State Senator Michael Rubio invited residents and Kern County business leaders on Wednesday to talk about improving California's business climate.
Senator Rubio is the chair of the Senate Select Committee on Economic Development and the state permitting process.
Critics argue California is notorious for not being business friendly.
And, Senator Rubio wanted to hear from Kern County about ways to improve the business climate in California.
California has been the leader in environmental standards and regulation for decades.
But many, including Senator Rubio think the California Environmental Quality Act (CEQA) needs reform to allow more business and fair business.
"Here is an ongoing effort to listen to the folks in the private sector and the public to know how we can streamline and bring more common sense to government. So the private sector can produce the jobs that we desperately need in the Central Valley and the state of California," said Sen. Rubio.
Senator Rubio says CEQA is the only law in the country where you can comply with the law and still get sued. And, that is on the minds of anyone trying to start up a business, including Recurrent Energy.

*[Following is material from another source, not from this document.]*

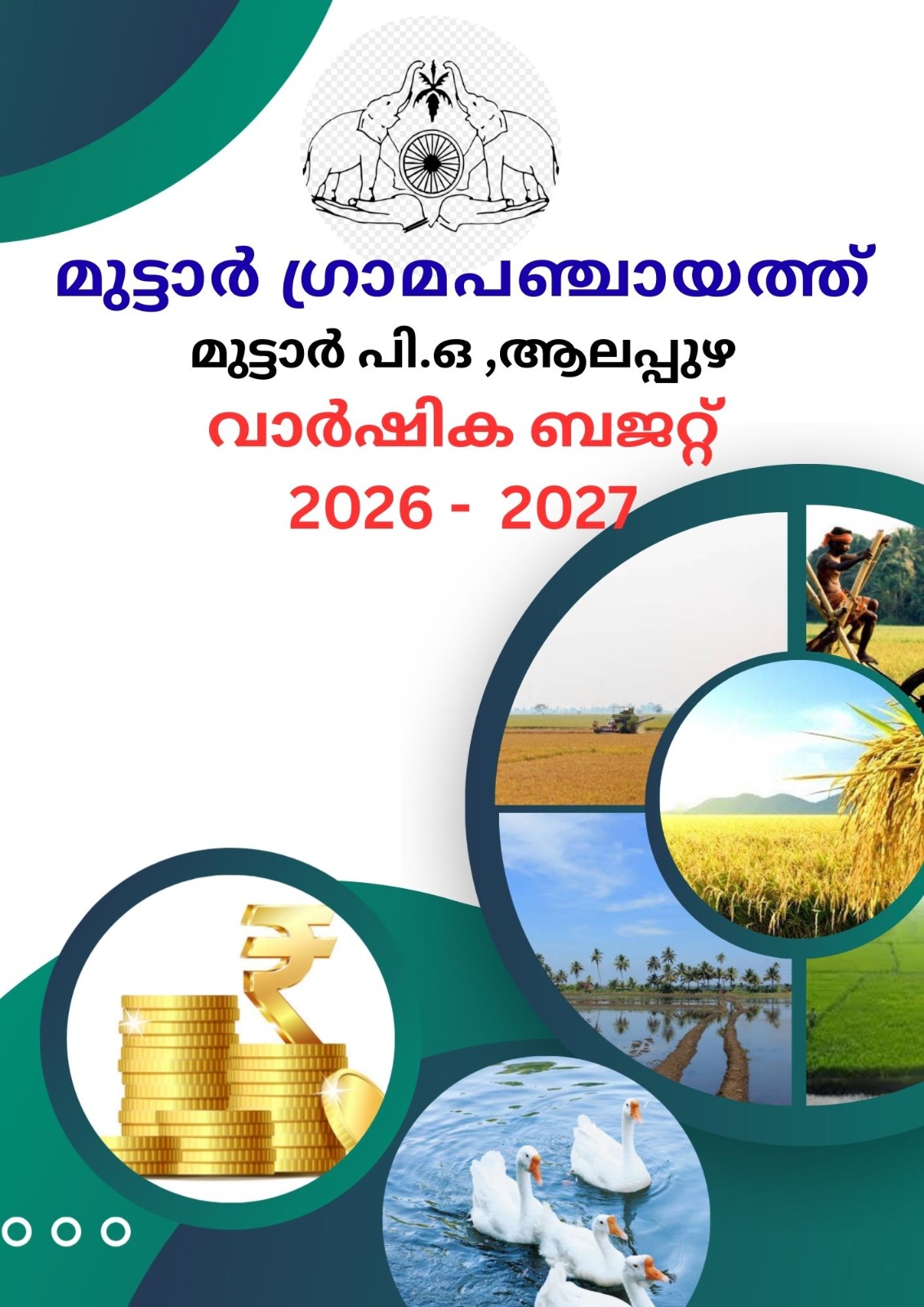 മുട്ടാർ ഗ്രാമപഞ്ചായത്ത്

മുട്ടാർ പി.ഒ ,ആലപ്പുഴ

വാർഷിക ബജറ്റ്

2026 - 2027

Some businesses say Kern County is actually one of the easier counties to work with on permitting projects, but say other state agency red tape is hurting their business growth.
"The most frustrating part of this project for us has been the fact that we are tying to do the right thing by installing clean energy, but we are being limited by utility companies and the CPUC," said Eric Johnson with Paramount Farms.
But, one big kudos from the governor himself for our area, as Senator Rubio brought up doing business in our state.
"They said we need to go around and review the best practices throughout the state. What are the top three counties we should go to? And, the governor said oh yeah, I know those top three counties, Kern, Kern, and Kern," said Sen. Rubio.
Senator Rubio has held three of these hearings already and we are told more are in the works as this topic is being called the meat and potatoes of job creation here in California.